Talend (NASDAQ: TLND), a leader in data integration and data integrity, today announced that its Board of Directors unanimously determined that Thoma Bravo’s proposed offer (as described in the memorandum of understanding between Talend and Thoma Bravo previously announced on March 10, 2021) is consistent with and will further the business objectives and goals of Talend and is in the best interests of the Company, its employees, and its shareholders.
The Talend Board unanimously recommends that the holders of ordinary shares and holders of American Depositary Shares representing ordinary shares of Talend (“ADSs”) accept Thoma Bravo’s offer and tender their outstanding ordinary shares of Talend and ADSs to Thoma Bravo in such offer.

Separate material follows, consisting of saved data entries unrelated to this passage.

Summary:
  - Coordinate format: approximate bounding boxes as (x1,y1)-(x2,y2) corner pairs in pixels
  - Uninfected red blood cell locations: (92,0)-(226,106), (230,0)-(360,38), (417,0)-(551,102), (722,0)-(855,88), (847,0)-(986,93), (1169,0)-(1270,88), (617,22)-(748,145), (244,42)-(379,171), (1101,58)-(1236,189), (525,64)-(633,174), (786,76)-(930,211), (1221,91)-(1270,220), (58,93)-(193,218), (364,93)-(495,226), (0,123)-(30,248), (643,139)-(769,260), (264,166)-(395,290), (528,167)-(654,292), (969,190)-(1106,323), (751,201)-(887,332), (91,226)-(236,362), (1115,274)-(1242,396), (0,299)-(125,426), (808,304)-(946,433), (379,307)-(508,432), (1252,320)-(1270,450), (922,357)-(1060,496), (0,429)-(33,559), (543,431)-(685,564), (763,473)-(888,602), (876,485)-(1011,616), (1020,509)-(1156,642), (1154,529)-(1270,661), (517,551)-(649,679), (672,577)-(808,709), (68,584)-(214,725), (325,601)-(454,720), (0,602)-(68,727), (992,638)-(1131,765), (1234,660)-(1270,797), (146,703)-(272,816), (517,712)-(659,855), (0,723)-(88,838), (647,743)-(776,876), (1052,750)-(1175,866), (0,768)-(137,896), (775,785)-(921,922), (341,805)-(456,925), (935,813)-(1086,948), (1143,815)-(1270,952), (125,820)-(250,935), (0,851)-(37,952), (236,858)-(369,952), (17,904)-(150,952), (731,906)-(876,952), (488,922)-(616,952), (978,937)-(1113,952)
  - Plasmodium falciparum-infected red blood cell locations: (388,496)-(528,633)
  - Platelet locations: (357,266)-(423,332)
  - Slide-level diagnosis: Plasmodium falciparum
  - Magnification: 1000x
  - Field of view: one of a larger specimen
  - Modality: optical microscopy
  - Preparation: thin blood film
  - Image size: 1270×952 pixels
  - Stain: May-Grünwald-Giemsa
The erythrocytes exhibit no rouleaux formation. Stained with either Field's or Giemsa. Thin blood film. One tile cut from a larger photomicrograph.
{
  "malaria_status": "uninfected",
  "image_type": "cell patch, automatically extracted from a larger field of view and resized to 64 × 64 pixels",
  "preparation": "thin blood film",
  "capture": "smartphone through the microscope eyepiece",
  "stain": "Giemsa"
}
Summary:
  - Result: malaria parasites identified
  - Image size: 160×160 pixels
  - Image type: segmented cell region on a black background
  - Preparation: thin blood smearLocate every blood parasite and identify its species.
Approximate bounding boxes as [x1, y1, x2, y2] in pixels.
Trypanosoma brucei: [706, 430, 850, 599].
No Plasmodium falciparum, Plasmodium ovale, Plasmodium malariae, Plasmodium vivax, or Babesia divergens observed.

The Board’s recommendation follows the conclusion of the consultation procedure of the works council of Talend on April 27, 2021.
Thoma Bravo intends to commence a tender offer to acquire all of the outstanding ordinary shares and ADSs of Talend for $66.00 in cash per ordinary share and ADS (each ADS representing one ordinary share).
In light of the anticipated timing of the extraordinary general meeting of the Talend shareholders, which is anticipated to occur in late July, Thoma Bravo intends to launch its tender offer in June.
Accordingly, Talend anticipates making its required Schedule 14D-9 filing, including the recommendation from the Board of Directors in support of the tender offer, shortly thereafter.
The closing of the tender offer is subject to the valid tender pursuant to the tender offer of ordinary shares and ADSs of Talend representing – together with ordinary shares and ADSs of Talend then beneficially owned by Thoma Bravo, if any – at least 80% of the fully diluted ordinary shares and ADSs, receipt of customary transactional regulatory approvals (including French foreign investment control procedure), and other customary closing conditions.
Talend has now completed several key transaction milestones including the issuance of the Board recommendation, the completion of the works council consultation, the completion of the “go shop” process, the appointment of the statutory appraiser required in the context of the redomiciling and related transactions, clearance from German and Austrian antitrust regulators, and the expiry of the waiting period under HSR.
As previously announced, the Company anticipates the closing of the tender offer by the third quarter of 2021 and the closing of the transactions related to the redomiciling by the fourth quarter of 2021, after the completion of interim milestones including:
- The completion of key pre-meeting actions including the filing of Talend’s definitive proxy statement, which Talend anticipates filing in June, calling a general meeting to vote on the transactions related to the redomiciling of Talend in the Netherlands, after completion of the statutory appraisal process related to the redomiciling;
- The completion of the Talend general meeting, currently anticipated to be held in late July 2021, at which shareholders will vote on a series of transactions that would result in Talend structurally, but not operationally, redomiciling in the Netherlands;
- Thoma Bravo’s tender offer, currently anticipated to be launched in conjunction with the filing of the definitive proxy in June and the calling of the general meeting, which, if completed successfully, would result in Thoma Bravo’s ownership of at least 80% of the Talend’s fully diluted ordinary shares and ADSs;
- The authorization by the French MINEFI of the investment, currently anticipated in the third quarter of 2021;
- The closing of the tender offer, currently anticipated to be completed in the third quarter of 2021 following the authorization of the French MINEFI; and
- The closing of the transactions related to the redomiciling, which is currently anticipated to be completed in the fourth quarter of 2021.
Talend notes that the transactions to be voted upon at the general meeting would be conditioned upon the closing of Thoma Bravo’s tender offer and will be described in greater detail upon the filing of the Company’s proxy statement and Schedule 14D-9.
The timing of each of these milestones is subject to the occurrence of various conditions outside the control of Talend and Thoma Bravo, and as a result, certain milestones may take more or less time to complete.